How many suits does he have? Surely he must wear one and wash one. And does he hang it on the line? Or is it dry-clean only? And even if he just washes it at home and bungs it in the drier (not too good for Lycra. It must be cotton. Or wool: it didn't catch fire in the burning building. But then it's dry clean and definitely no driers) he's got to store it somewhere. What happens when the roommate, Green Goblin Jnr, goes to borrow a jacket. ("Shirt. Shirt. Shirt. Pants. Pants. Shirt. Spiderman outfit. Shirt. Pants. Jacket - here we go.")

5.
Does the suit have a gusset or does he have to nude up to go to the gents?

6.
What did Peter Parker ever really do to win over MJ? He says "Yeah, I told Spiderman I'm hot for you") and suddenly she's all over him like a rash. He takes her out once (for a $7.85 cheeseburger) and pisses off whenever she's in danger.
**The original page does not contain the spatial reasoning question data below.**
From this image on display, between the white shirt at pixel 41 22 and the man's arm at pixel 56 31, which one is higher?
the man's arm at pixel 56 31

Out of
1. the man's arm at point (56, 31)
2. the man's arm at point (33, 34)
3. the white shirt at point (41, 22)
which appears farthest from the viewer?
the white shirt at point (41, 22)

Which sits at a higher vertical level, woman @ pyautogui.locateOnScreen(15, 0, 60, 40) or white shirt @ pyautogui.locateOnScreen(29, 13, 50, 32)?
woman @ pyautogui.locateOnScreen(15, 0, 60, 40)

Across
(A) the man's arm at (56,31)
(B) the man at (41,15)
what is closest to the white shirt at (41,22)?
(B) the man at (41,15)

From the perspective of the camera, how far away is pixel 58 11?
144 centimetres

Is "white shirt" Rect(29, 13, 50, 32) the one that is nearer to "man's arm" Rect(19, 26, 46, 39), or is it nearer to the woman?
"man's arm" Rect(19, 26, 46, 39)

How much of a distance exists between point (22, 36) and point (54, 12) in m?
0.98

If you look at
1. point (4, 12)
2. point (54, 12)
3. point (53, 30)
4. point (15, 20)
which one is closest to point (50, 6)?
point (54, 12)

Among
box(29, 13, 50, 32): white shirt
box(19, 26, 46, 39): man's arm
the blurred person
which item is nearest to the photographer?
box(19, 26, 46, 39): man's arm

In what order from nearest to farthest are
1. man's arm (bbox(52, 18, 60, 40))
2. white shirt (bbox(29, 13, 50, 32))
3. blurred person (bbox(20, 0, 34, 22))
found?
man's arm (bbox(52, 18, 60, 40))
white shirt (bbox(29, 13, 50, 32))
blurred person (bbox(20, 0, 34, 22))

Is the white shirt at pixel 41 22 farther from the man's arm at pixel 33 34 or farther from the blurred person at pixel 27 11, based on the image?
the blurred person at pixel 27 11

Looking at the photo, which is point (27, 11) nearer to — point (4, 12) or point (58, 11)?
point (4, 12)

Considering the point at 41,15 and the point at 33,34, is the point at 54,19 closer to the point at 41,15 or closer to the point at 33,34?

She'd seen at school that he could pack a punch, so why didn't he go down that dark alley in the rain and strut his stuff? Then he could have had her based on who he was, rather than screwing around the way he did. And then he just blows her off, despite being madly in love with her. All that crap about "with great power comes great responsibility". So what? Doesn't mean he can't have her. She knows anyway.

7.
Can't change DNA on the run. Dodgy dodgy science. Radioactice spiders giving him powers: fine. But DNA changes? At best, Peter would have had to be turned into a soup and reformed overnight, a la caterpillars. And since he'd kept his pants on, they'd proably fuse to his body. Along with the carpet and blanket. Also, since it's a DNA thing, this means his kids will get half spiderman genes.

8.
It wasn't a freak accident that turned him into Spidey, so anyone could get bitten and turn. (If only he'd stepped on the spider, then knocked over a beaker of acid, destroying the research that had created the little critter.) The arachnid centre where they went on the school trip could become a Spiderperson factory. The (presumeably) evil head of the centre could have an army of Spider-minions. Then everyone would be in on the act. It'd be a fashion accessory. Then Peter would just be a nerd again.